Jak wspomniałam w otwierającym wpisie z nadmorskiej serii, podczas urlopu zwariowałam na punkcie zdjęć. Pierwszy atak fotografowania złapał mnie w trakcie plażingu. Miałam ku temu cudowne warunki, wszak w niedzielę udaliśmy się na plażę w komplecie. Pogoda była obłędna, przynajmniej dla mnie (towarzysz cierpiał, bo nie lubi morza ani upału, Rubi zaś chillowała w cieniu leżaka, toteż pewnie było jej to mniej więcej obojętne). Świeciło pełne słonko, temperatura postawiła zero za trójką, wiatr był leciuteńki.

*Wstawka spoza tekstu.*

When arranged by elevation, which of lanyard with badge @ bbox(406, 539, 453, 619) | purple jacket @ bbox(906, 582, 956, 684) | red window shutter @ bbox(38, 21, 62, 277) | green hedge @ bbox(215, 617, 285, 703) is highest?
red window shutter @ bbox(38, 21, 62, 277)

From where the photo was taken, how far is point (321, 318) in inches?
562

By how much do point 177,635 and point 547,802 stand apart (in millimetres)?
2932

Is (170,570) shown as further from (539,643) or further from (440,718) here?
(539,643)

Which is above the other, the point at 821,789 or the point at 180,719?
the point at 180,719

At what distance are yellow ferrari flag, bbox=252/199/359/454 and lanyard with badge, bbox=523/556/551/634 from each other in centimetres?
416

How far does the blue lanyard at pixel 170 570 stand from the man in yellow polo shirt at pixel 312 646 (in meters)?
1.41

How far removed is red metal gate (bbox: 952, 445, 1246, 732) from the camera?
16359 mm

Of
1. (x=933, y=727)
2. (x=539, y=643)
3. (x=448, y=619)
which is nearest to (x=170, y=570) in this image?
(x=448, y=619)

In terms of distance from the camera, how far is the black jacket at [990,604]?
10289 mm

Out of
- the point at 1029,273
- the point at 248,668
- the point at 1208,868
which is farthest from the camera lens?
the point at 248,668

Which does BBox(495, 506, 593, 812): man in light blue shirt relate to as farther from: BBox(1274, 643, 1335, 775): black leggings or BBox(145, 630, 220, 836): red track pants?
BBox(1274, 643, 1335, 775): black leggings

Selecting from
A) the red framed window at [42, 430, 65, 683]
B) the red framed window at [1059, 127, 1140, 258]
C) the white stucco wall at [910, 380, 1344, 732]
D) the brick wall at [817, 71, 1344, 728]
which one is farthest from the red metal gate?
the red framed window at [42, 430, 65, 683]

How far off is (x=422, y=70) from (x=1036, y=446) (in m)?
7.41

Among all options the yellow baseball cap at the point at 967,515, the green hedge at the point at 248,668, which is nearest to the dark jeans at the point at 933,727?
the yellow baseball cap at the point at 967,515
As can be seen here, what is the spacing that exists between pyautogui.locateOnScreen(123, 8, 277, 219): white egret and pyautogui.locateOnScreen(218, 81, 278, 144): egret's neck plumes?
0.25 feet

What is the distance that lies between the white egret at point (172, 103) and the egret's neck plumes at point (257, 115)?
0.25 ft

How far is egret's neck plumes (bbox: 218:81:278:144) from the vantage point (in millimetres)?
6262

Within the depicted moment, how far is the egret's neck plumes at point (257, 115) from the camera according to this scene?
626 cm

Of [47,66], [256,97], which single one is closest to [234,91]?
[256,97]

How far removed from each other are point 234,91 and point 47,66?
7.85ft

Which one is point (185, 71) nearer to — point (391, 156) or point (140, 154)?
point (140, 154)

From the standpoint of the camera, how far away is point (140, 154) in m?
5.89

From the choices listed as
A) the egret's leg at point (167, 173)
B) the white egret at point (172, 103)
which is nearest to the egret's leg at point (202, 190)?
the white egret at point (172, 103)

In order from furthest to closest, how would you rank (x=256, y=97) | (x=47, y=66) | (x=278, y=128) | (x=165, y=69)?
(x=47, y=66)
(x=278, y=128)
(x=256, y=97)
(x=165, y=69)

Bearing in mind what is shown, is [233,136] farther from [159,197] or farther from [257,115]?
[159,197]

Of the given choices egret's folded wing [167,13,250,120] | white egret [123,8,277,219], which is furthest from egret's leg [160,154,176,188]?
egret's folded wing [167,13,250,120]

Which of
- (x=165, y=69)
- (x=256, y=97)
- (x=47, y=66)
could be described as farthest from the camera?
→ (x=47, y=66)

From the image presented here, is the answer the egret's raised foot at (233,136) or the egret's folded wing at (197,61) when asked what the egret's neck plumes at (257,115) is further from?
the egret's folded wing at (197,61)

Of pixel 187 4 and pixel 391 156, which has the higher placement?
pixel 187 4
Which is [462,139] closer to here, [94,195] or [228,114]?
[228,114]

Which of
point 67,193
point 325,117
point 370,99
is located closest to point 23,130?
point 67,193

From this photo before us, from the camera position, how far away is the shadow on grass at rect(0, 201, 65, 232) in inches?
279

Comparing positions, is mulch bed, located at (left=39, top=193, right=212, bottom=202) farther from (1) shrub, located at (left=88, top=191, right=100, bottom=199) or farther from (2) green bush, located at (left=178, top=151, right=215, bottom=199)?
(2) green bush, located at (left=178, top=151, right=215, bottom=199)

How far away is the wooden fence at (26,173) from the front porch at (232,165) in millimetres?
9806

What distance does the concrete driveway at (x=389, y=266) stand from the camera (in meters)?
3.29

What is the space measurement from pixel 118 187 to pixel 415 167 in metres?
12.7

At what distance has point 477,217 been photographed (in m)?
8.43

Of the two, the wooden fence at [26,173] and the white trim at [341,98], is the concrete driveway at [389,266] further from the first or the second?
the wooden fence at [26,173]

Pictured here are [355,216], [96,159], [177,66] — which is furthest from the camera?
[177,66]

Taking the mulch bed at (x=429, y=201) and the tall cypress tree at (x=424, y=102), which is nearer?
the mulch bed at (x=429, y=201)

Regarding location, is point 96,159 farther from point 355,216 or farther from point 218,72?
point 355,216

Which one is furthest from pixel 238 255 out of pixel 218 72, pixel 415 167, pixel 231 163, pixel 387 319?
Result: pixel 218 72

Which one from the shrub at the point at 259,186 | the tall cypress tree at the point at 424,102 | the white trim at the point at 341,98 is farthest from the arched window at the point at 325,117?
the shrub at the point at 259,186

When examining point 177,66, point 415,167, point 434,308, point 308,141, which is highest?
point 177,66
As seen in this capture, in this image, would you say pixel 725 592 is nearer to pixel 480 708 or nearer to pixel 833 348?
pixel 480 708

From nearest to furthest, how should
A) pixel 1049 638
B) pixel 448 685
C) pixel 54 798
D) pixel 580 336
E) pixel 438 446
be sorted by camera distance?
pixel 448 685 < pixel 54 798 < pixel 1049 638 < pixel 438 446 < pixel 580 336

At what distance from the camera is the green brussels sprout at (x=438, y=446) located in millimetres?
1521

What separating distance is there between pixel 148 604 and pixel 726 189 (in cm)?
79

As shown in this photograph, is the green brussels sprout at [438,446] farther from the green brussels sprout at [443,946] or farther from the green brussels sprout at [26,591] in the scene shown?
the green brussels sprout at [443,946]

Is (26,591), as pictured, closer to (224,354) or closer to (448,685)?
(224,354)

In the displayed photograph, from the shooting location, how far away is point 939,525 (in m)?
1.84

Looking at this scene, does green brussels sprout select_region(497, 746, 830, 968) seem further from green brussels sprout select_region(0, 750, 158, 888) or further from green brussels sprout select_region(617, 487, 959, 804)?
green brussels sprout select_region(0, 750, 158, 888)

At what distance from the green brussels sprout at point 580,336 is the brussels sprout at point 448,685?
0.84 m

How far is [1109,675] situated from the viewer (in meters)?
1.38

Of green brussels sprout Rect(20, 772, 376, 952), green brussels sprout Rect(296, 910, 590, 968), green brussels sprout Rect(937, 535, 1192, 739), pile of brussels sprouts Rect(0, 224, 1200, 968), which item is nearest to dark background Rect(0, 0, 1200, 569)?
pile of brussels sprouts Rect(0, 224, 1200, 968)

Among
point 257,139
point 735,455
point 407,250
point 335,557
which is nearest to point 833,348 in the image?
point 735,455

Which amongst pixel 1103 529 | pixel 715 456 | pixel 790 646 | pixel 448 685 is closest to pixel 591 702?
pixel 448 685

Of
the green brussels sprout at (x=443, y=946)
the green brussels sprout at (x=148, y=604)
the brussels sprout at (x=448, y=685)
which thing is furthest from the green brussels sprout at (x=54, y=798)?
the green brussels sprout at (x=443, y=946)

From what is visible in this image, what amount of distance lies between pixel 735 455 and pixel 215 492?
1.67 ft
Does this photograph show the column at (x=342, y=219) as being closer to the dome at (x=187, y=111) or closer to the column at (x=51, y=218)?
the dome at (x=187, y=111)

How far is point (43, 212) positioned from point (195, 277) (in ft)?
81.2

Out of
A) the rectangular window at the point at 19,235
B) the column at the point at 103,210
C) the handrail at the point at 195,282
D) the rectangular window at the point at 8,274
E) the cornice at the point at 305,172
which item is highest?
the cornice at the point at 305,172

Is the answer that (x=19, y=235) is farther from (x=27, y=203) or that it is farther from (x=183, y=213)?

Nie musiałam pilnować ręcznika – technicznie rzecz biorąc, wówczas koca – więc biegałam z telefonem i robiłam zdjęcia sobie, towarzyszowi, Rubi, sobie z Rubi, sobie z towarzyszem, towarzyszowi z Rubi, naszej trójce. Ze względów prywatności publikuję głównie swoje i Rubinowe.

Niektóre zdjęcia, jak choćby powyższe, są podobne. Mogłabym wybrać lepsze i ograniczyć tym samym liczbę plików wrzucanych na blog, aaale nie chcę. Tak dawno nie robiłam zatrważającej ilości selfie oraz tak dawno nie czułam się równie radosna, że pragnę mieć pod ręką – w internecie – wszystkie obrazki. Nie na Facebooku, bo wyszłoby za dużo. Nie na Instagramie, bo stamtąd wyrzuciłam całość prywatnych zdjęć. Blog to idealne miejsce, w końcu własna platforma.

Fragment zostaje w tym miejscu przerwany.